Locate each line in the records below that contains the word "measurement", and copy those lines out in full.

*** RECORDS ***

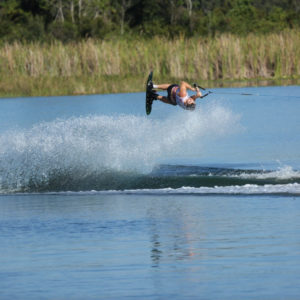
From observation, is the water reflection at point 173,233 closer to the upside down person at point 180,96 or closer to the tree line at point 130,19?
the upside down person at point 180,96

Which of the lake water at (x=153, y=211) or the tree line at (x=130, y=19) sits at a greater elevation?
the tree line at (x=130, y=19)

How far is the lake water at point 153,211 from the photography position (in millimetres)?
7578

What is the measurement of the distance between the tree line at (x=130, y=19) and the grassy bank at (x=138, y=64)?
428 inches

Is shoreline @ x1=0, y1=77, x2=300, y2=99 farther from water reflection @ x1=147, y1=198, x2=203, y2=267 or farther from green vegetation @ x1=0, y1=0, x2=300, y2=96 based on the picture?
water reflection @ x1=147, y1=198, x2=203, y2=267

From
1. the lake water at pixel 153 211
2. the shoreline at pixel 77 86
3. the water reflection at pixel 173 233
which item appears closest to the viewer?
the lake water at pixel 153 211

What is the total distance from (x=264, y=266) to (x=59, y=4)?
46.8m

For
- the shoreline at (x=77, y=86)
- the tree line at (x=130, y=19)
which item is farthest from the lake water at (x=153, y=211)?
the tree line at (x=130, y=19)

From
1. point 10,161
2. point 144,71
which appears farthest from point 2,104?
point 10,161

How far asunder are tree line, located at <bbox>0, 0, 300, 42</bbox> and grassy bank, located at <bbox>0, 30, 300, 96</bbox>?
10.9 metres

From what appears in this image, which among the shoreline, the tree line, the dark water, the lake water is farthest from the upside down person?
the tree line

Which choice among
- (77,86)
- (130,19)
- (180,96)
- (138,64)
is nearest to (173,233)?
(180,96)

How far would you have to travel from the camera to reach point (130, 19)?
184ft

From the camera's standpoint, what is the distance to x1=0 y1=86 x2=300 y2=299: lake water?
758 cm

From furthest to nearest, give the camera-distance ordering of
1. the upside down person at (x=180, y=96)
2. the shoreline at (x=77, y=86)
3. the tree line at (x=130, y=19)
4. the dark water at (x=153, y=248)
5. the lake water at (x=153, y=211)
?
the tree line at (x=130, y=19), the shoreline at (x=77, y=86), the upside down person at (x=180, y=96), the lake water at (x=153, y=211), the dark water at (x=153, y=248)
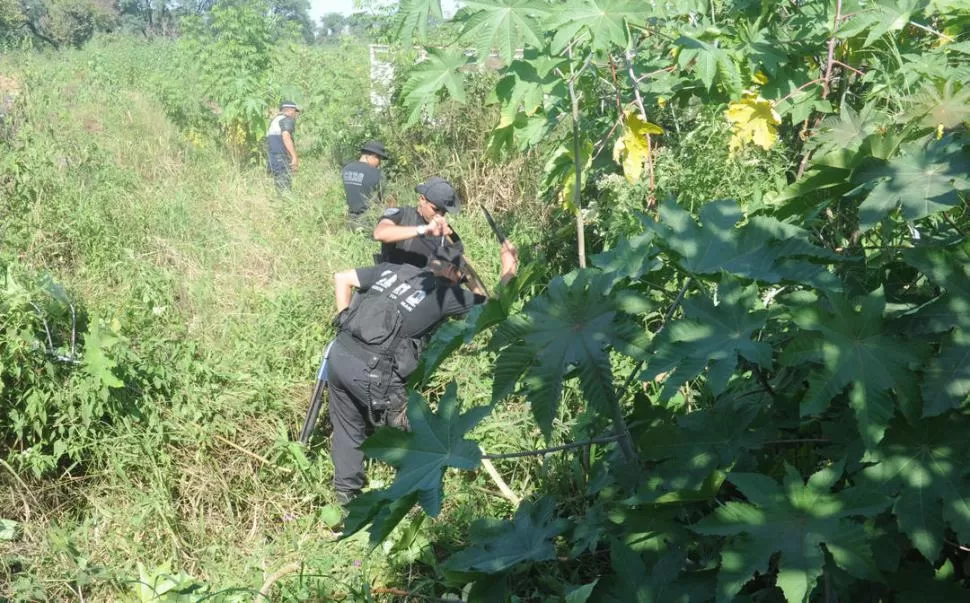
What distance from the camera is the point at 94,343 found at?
397cm

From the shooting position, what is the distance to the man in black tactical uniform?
4230 mm

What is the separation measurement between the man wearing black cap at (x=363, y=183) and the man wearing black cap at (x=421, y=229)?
2448 millimetres

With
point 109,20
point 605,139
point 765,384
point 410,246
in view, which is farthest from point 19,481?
point 109,20

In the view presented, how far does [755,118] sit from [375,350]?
80.2 inches

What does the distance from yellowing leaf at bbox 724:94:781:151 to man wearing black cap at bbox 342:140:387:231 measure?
4.33 meters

***

* ANSWER FOR THE TASK *
What is the measurement of the distance between the tree line at (x=130, y=19) and the grassy bank at (x=138, y=64)?
What is the separation measurement between the man wearing black cap at (x=363, y=183) and the man wearing black cap at (x=421, y=229)?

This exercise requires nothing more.